BEGIN DATA SUPPLIED

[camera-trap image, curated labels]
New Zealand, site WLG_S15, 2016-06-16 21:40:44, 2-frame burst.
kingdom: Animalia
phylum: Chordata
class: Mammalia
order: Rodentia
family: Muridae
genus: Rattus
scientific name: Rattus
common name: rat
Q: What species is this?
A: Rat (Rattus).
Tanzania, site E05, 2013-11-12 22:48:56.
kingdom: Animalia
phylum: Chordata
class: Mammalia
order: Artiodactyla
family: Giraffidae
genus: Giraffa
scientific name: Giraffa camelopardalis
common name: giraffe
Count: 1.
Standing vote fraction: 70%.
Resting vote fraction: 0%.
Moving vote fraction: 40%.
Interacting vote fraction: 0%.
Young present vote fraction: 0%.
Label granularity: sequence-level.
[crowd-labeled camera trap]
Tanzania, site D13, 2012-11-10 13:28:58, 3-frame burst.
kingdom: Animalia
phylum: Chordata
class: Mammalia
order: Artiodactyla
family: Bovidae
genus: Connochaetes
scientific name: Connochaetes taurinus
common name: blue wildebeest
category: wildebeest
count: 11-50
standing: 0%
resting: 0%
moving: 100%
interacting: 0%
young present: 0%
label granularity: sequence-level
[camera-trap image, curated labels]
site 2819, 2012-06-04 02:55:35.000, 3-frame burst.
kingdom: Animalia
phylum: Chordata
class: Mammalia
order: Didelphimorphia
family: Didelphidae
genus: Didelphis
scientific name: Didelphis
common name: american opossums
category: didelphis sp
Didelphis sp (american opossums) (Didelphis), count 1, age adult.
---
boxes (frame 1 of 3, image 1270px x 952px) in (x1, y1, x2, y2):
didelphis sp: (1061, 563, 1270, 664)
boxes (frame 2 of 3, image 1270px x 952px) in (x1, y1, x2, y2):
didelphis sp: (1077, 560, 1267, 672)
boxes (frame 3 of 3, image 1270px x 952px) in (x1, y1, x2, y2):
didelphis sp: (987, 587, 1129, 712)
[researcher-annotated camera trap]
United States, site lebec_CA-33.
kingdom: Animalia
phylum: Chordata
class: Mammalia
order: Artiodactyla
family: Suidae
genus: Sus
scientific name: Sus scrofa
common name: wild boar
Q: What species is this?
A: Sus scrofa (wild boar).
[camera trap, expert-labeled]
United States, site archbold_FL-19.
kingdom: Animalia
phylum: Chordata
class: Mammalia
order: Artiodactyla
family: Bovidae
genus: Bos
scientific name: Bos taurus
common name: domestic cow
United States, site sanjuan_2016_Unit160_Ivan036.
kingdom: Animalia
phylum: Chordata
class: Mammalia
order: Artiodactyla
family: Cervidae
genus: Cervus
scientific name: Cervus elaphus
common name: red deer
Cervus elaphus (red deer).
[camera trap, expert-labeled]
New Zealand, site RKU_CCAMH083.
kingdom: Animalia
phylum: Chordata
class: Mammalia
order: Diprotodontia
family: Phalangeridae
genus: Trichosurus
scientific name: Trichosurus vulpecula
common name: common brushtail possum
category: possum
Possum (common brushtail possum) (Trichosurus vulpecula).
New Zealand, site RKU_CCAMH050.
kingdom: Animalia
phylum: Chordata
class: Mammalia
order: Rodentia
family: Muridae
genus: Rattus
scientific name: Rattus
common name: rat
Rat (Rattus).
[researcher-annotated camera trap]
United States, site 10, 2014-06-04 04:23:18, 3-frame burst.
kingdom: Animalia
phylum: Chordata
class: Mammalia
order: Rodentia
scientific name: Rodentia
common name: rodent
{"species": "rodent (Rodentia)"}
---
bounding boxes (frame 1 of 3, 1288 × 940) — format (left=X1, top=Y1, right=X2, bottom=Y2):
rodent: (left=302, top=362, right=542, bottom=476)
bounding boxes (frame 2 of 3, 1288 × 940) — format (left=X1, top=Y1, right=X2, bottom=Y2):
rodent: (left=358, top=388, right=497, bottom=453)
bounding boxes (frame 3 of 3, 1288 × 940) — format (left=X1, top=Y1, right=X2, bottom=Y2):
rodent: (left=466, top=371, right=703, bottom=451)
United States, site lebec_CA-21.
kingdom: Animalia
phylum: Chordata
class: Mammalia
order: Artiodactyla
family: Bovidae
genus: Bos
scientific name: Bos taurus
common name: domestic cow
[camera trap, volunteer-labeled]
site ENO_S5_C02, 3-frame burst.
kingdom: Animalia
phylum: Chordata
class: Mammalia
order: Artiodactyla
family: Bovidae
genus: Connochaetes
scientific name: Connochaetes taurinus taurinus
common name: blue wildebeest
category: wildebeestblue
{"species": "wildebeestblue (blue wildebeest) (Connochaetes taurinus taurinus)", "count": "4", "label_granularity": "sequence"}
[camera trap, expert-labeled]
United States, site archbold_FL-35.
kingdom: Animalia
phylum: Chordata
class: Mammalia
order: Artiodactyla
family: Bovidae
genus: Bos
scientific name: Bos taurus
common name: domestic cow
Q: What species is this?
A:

END DATA SUPPLIED

EXERCISE PROMPT
Count each line of the material that includes the string "burst", then give only the total.

OUTPUT FOR THIS EXERCISE
5